◆ **WHAT THIS TASK INVOLVES**:
Reproduce the entries below, switching every "closest" to "nearest" and leaving all else unchanged. Omit the pictures from your version.

━━━━━ SUPPLIED RECORDS

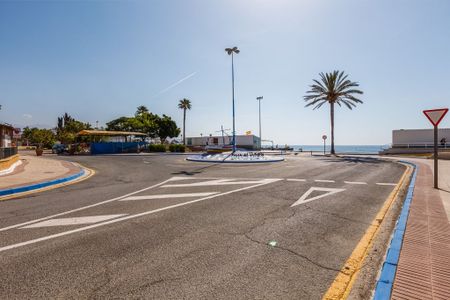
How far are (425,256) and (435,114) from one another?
6944mm

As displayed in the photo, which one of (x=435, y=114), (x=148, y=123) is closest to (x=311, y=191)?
(x=435, y=114)

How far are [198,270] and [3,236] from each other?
369cm

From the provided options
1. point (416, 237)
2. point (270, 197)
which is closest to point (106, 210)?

━━━━━━━━━━

◆ **ANSWER**:
How far are (425,256) and (435,114) from one another?
6944mm

As displayed in the photo, which one of (x=435, y=114), (x=148, y=123) is nearest to (x=311, y=191)?
(x=435, y=114)

How far are [198,270] and [3,236] from each other?
369cm

From the provided options
1. point (416, 237)
2. point (270, 197)
which is nearest to point (106, 210)?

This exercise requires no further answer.